Het lichaam voert zelfstandig de ademhalingsfunctie uit, omdat de wil er niet aan deelneemt: of een persoon nu wakker is of slaapt, de behoefte aan ademhaling om zuurstof aan de cellen van het lichaam te leveren is constant. Zuurstof komt ons lichaam binnen via de ademhalingsorganen. Het is een gas dat 21% uitmaakt van de atmosferische lucht die we inademen.
Er is ook behoefte aan het verwijderen van koolstofdioxide, dat als afval in de cellen achterblijft: uitgeademde lucht bevat slechts 16% zuurstof, de resterende 5% is koolstofdioxide.
Naast de organen die worden vertegenwoordigd door de luchtwegen en de longen, zijn de borstkas en de spieren die voor de ademhaling zorgen betrokken bij het ademhalingsproces.

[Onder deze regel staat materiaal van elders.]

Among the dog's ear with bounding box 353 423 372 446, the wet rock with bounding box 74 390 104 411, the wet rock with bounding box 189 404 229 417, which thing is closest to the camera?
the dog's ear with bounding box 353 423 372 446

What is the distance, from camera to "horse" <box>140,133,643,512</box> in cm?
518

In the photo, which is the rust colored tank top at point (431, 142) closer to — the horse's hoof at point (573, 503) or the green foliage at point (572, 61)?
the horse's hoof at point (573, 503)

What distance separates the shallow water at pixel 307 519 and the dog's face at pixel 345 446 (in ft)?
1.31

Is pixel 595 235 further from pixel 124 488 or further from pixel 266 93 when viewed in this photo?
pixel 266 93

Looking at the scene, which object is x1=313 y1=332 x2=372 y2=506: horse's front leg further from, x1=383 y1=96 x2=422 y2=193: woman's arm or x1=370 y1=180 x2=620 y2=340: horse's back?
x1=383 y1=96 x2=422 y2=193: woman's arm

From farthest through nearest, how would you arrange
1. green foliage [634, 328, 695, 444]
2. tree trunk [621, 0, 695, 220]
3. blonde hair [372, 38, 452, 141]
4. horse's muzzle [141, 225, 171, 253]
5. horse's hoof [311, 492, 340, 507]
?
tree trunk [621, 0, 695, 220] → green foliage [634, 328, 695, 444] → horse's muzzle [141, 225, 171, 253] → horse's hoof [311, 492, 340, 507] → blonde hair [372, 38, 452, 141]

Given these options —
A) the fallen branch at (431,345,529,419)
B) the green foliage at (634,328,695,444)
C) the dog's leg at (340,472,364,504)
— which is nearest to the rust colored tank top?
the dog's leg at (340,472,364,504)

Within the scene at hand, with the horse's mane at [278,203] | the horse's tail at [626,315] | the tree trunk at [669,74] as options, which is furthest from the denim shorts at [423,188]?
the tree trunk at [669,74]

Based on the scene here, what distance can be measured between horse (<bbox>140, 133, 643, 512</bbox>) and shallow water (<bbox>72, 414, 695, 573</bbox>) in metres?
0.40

Wanneer de intercostale spieren in de ribbenkast samentrekken, ‘gaan’ de ribben omhoog, waardoor de ribbenkast uitzet. Tussen de borst- en buikholte bevindt zich de belangrijkste ademhalingsspier: het middenrif. Het vormt een boog gericht naar de borst en bevindt zich onder de longen. Wanneer het ontspannen is, buigt het maximaal, drukt op de ribben en vermindert het volume van de borstkas; wanneer het wordt samengetrokken, verliest het gedeeltelijk zijn gebogen vorm en neemt de vrije ruimte van de longen in de borst toe. Bij het uitademen zijn ook de buikspieren – schuine stand en rectus – betrokken.